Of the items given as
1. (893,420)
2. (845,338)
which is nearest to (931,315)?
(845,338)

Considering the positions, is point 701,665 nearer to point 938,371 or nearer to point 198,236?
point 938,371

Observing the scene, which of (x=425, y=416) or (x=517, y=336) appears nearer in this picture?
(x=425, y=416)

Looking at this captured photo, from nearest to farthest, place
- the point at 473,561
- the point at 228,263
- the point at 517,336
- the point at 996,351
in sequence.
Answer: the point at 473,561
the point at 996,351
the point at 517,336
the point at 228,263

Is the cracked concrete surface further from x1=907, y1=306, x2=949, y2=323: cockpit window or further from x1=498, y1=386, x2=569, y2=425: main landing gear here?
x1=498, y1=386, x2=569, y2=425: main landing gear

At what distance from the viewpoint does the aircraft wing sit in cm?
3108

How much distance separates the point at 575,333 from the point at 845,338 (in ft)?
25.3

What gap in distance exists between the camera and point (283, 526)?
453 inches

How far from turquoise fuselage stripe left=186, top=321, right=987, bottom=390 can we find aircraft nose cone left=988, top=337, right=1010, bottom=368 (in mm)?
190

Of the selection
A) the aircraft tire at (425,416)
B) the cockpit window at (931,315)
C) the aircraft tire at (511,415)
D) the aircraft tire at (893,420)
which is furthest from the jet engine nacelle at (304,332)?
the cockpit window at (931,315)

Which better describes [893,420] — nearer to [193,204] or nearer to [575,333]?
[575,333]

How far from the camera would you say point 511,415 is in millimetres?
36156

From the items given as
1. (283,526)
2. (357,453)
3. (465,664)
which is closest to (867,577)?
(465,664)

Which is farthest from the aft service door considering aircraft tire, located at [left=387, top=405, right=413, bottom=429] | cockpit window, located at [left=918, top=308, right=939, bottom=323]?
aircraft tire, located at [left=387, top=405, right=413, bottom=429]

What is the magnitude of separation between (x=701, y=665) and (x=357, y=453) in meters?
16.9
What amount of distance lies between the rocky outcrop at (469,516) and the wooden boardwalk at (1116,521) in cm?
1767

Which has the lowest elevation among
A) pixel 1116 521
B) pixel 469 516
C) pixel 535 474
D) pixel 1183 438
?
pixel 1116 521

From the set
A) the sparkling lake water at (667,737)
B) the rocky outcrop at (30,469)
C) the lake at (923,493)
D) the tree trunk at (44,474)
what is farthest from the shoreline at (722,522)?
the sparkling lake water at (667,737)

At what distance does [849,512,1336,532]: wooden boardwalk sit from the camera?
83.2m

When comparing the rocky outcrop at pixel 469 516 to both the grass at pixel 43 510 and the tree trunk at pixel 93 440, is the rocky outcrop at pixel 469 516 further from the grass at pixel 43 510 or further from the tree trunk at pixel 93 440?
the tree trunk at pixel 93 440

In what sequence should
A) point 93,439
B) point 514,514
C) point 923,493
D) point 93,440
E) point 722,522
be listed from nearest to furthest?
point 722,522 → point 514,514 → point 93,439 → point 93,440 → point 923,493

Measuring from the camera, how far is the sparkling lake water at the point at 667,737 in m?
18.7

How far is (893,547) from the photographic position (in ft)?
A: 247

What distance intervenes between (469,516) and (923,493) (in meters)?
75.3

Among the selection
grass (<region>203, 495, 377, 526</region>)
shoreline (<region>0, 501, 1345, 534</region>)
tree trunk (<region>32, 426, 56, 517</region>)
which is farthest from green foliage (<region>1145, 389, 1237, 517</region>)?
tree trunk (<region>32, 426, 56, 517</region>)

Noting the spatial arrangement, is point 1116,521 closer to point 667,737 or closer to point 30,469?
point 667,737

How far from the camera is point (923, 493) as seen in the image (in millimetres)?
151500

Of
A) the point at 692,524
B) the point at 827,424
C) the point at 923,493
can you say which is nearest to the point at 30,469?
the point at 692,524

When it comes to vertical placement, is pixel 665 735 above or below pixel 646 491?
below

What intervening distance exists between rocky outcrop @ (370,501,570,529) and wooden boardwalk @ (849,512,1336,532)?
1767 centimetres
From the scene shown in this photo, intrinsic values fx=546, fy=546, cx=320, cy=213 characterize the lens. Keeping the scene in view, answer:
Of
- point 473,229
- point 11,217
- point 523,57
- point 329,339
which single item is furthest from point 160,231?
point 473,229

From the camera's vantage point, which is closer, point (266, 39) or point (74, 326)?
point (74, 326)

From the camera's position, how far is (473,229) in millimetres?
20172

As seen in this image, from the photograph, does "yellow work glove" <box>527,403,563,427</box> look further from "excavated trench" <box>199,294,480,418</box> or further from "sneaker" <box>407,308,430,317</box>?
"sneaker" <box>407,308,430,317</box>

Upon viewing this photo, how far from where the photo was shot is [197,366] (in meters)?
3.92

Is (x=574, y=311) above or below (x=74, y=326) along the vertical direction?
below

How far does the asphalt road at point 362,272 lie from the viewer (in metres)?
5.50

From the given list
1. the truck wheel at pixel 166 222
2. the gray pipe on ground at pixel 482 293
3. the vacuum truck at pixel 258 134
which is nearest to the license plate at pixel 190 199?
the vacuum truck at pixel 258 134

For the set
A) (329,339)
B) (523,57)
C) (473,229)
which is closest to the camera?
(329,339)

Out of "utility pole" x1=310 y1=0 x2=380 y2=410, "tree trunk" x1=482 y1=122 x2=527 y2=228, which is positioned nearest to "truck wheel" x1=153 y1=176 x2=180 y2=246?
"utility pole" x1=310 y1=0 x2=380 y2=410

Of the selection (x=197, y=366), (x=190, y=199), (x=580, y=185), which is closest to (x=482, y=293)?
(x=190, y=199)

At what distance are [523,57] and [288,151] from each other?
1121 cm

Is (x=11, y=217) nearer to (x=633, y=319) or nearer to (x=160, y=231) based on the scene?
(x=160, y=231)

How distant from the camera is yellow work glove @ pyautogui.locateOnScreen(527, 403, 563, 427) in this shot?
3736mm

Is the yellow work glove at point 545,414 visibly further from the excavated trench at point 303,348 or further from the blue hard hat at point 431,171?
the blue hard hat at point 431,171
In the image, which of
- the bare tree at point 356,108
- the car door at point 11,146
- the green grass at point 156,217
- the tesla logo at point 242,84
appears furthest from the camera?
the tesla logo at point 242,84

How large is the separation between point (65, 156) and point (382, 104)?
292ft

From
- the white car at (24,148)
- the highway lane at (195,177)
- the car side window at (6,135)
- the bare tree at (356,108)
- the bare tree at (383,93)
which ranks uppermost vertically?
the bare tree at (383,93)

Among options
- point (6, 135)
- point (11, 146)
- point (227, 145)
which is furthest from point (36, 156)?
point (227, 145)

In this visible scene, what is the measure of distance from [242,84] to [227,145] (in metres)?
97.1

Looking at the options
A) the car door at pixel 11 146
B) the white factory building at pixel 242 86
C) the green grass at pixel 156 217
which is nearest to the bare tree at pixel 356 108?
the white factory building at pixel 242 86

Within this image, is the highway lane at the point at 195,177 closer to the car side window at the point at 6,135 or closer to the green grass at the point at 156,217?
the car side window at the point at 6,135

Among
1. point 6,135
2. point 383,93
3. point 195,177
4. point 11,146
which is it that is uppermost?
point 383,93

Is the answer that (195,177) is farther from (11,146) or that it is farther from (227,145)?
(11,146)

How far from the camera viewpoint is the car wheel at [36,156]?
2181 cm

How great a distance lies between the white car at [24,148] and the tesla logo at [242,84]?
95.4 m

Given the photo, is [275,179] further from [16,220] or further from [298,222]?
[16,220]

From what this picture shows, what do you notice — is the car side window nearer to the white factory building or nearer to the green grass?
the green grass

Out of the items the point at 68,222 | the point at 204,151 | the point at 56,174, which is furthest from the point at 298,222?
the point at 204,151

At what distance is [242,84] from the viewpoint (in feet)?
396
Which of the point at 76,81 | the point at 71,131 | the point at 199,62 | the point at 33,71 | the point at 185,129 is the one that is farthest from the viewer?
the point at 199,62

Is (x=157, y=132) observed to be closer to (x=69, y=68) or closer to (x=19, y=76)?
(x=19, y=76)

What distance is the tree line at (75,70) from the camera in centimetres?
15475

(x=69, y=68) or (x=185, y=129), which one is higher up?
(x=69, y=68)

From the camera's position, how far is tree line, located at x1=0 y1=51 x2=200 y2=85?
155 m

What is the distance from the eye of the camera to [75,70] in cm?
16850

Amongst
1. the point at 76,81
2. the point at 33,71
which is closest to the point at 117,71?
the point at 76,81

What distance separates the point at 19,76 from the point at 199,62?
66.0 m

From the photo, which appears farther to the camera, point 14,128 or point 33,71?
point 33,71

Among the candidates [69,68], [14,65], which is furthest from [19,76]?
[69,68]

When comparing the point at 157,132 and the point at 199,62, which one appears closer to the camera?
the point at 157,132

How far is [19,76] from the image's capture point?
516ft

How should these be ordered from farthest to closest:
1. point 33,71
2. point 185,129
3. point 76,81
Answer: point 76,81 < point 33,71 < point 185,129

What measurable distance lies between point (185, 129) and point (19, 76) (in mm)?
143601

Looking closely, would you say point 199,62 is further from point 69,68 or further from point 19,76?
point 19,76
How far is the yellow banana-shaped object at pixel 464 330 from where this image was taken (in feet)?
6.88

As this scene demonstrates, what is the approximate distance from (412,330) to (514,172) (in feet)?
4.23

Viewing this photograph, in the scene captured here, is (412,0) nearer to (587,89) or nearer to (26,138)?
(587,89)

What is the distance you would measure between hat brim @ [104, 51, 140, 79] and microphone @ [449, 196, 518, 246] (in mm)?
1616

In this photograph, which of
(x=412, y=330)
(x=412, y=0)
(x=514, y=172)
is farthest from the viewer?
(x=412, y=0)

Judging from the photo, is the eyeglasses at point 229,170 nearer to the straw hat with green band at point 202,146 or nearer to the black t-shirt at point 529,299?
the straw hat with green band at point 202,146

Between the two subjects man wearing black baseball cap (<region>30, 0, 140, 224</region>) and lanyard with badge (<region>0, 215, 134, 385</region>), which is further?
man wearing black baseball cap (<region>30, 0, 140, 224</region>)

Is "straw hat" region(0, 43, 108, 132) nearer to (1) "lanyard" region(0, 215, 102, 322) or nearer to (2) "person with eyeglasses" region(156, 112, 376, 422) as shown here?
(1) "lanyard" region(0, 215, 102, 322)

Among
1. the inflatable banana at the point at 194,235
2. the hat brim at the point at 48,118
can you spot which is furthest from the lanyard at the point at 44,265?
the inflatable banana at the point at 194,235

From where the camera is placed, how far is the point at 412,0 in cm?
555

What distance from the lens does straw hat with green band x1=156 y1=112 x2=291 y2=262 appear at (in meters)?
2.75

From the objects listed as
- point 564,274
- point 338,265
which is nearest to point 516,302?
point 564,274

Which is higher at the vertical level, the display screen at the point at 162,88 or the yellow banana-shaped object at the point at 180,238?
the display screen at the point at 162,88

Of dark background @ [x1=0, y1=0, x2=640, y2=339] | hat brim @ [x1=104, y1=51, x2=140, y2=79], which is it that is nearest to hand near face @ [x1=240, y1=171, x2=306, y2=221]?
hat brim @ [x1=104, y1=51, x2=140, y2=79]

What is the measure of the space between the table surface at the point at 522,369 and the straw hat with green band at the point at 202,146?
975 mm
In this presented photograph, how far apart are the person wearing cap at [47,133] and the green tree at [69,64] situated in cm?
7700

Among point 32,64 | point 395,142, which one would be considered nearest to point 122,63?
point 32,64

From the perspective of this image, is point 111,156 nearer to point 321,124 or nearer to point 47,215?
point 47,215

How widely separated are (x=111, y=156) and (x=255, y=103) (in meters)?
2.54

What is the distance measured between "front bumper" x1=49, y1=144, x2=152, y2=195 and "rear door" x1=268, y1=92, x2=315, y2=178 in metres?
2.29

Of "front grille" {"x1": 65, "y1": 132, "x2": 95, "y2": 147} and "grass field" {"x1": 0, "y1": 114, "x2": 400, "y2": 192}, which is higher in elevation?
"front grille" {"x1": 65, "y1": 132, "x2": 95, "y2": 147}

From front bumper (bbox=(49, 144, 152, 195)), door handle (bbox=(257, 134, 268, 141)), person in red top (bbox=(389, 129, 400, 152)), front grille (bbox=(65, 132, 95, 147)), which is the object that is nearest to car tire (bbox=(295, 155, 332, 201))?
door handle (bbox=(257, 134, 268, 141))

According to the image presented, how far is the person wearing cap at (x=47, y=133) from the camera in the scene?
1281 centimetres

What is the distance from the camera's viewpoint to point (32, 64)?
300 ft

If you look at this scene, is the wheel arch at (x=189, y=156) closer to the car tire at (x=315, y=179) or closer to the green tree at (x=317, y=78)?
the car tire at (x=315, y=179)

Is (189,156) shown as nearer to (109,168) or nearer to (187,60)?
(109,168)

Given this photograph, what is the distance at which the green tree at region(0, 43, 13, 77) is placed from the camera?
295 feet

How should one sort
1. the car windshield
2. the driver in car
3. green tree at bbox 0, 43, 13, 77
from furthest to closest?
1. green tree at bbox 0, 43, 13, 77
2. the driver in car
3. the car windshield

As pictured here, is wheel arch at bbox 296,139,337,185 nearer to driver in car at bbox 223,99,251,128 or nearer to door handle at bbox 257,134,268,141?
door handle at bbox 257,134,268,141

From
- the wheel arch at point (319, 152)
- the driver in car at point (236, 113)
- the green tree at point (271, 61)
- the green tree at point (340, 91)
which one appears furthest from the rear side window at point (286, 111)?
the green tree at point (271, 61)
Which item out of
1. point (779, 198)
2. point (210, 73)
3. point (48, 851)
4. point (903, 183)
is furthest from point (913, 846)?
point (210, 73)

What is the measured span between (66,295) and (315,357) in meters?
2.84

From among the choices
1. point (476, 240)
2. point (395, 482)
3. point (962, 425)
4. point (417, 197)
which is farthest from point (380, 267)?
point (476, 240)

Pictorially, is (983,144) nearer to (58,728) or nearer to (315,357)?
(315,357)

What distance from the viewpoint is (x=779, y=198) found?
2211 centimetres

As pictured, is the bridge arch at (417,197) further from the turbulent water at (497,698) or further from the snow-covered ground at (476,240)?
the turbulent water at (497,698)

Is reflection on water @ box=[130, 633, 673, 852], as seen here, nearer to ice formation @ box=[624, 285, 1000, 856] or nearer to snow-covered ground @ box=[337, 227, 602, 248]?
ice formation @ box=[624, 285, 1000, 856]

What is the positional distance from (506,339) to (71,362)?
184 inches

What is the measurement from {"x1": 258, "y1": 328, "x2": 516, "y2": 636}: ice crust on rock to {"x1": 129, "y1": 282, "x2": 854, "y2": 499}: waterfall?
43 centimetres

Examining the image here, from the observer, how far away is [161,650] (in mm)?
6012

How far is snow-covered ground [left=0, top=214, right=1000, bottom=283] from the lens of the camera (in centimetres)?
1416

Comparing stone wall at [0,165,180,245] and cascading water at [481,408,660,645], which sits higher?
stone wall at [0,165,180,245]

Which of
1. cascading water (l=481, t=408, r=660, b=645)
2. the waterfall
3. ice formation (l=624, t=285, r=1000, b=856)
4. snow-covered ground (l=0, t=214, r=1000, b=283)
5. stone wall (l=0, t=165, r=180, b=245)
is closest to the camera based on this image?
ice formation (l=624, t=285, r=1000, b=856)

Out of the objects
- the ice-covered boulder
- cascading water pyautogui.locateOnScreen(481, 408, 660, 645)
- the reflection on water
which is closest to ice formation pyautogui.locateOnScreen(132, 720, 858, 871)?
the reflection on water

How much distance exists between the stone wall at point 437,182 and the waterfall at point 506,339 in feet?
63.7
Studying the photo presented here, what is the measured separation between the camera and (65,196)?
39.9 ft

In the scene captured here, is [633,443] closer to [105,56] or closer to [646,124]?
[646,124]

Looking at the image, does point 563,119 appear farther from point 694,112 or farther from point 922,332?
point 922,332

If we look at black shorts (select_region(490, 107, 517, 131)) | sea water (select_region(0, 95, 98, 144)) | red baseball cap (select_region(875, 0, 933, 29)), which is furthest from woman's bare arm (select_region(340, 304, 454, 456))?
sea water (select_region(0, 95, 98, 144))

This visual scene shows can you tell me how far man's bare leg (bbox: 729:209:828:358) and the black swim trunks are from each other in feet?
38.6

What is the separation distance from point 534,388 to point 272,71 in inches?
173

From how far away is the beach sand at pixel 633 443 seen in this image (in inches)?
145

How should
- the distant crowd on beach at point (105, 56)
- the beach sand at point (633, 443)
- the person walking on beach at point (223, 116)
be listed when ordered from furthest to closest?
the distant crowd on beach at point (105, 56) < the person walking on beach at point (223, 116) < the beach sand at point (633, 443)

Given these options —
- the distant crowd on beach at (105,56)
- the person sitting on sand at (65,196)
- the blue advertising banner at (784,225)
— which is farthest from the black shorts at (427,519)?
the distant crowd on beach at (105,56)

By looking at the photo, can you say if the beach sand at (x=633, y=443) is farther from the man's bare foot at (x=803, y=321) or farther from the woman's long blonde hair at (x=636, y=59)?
= = =
■ THE EXERCISE:
Lay out the material starting at the line containing "What is the measure of the" and ending at the line containing "1281 centimetres" as a two-column CSV with the headers text and answer. Give one row per entry, with the wording and its answer each in a single quoted field and any line breaks replaced by spaces.

■ RESPONSE TO THIS TASK:
text,answer
"What is the measure of the space between the table surface at the point at 522,369 and the straw hat with green band at the point at 202,146?","975 mm"
"In this presented photograph, how far apart are the person wearing cap at [47,133] and the green tree at [69,64] situated in cm?","7700"
"Among point 32,64 | point 395,142, which one would be considered nearest to point 122,63?","point 32,64"
"From the perspective of this image, is point 111,156 nearer to point 321,124 or nearer to point 47,215?","point 47,215"
"How widely separated are (x=111, y=156) and (x=255, y=103) (in meters)?","2.54"
"What is the distance measured between ""front bumper"" x1=49, y1=144, x2=152, y2=195 and ""rear door"" x1=268, y1=92, x2=315, y2=178 in metres?","2.29"
"Of ""front grille"" {""x1"": 65, ""y1"": 132, ""x2"": 95, ""y2"": 147} and ""grass field"" {""x1"": 0, ""y1"": 114, ""x2"": 400, ""y2"": 192}, which is higher in elevation?","""front grille"" {""x1"": 65, ""y1"": 132, ""x2"": 95, ""y2"": 147}"
"From front bumper (bbox=(49, 144, 152, 195)), door handle (bbox=(257, 134, 268, 141)), person in red top (bbox=(389, 129, 400, 152)), front grille (bbox=(65, 132, 95, 147)), which is the object that is nearest to car tire (bbox=(295, 155, 332, 201))?","door handle (bbox=(257, 134, 268, 141))"
"According to the image presented, how far is the person wearing cap at (x=47, y=133) from the camera in the scene?","1281 centimetres"